Жить так было мучительно, мысли постоянно шли двумя потоками, в одном — нормальные, о работе, о том, что надо бы поменять у машины резину, посмотреть новый фильм, а другой — постоянный, вязкий поток осмысления смерти. Больше всего Андрея злило то, что он здраво и ясно понимает все, что с ним происходит.
Так он и барахтался в этом черном потоке, пока не пришла ему в голову мысль: «Больше всего я боюсь не самой смерти, а того, что я понимаю все ее последствия, точнее, что последствий даже не будет».
И вот тогда в голове Андрея сначала тонким, прерывистым ручейком, а потом все, расширяясь и набирая силу, потек третий поток: «Чтобы не бояться, мне надо перестать понимать все то, что несет с собой смерть. Мне надо перестать осознавать реальность. Нужно сойти с ума»
Вот только нелегко оказывается это сделать. Если уж Андрей не потерял рассудок, живя с постоянным ужасом от ежедневного приближения смерти, то остальные стрессы и неурядицы выдерживал легко. И, в конце концов, третий поток услужливо вынес на поверхность решение проблемы, от которого Андрей похолодел и замер: «Чтобы сойти с ума, я должен сделать что-то такое, чего я не выдержу. Настолько дикое и неестественное для меня, после чего уже не смогу оставаться собой. Сжечь все предохранители. Это должно быть нечто непоправимое, что уже невозможно отыграть назад».
… Вечером какая-то сила, что услужливо толкает нас в спину, когда мы балансируем на самом краю, вынесла навстречу Андрею мента с автоматом.

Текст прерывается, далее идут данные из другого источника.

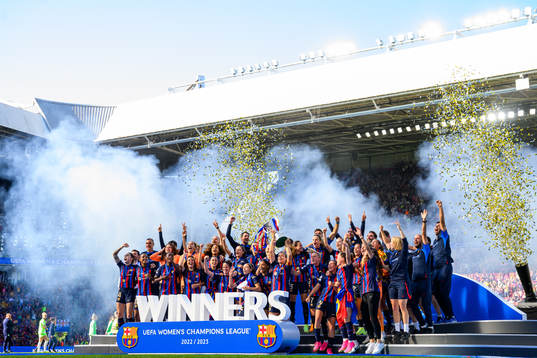 Players of Barcelona lift the trophy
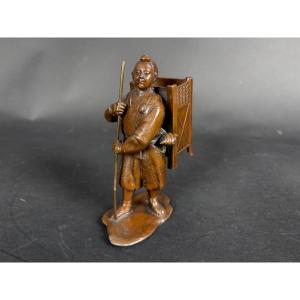 Japanese Bronze Okimono — A Pilgrim Traveler With A Conch Shell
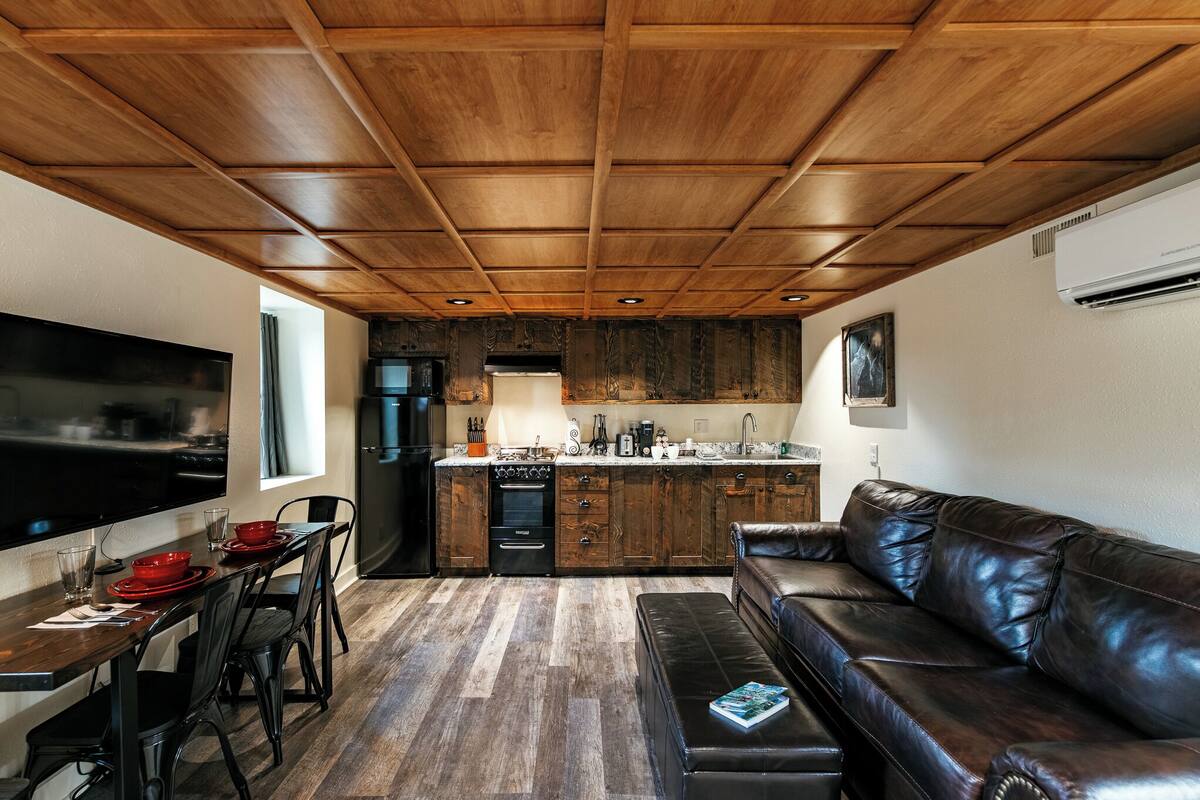 A modern kitchen with wooden ceiling, a dining area with a table and chairs, a leather sofa, and a built-in TV.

Что мент делал в этом глухом переулке, и, главное, что там делал Андрей, не знал, наверное, никто. А вот нож Андрей таскал с собой давно. Хороший швейцарский нож, с лазерной заточкой и стропорезом. Андрей ударил сзади, в шею. На всякий случай добавил еще раз. Оттащил труп под прикрытие домов и взял автомат. В подсумке обнаружился и запасной магазин. Его Андрей заткнул сзади, за пояс брюк. Автомат пристроил сбоку, под плащом. И быстро, замирая от сладкого, на этот раз, ужаса, пошел в сторону освещенных центральных улиц.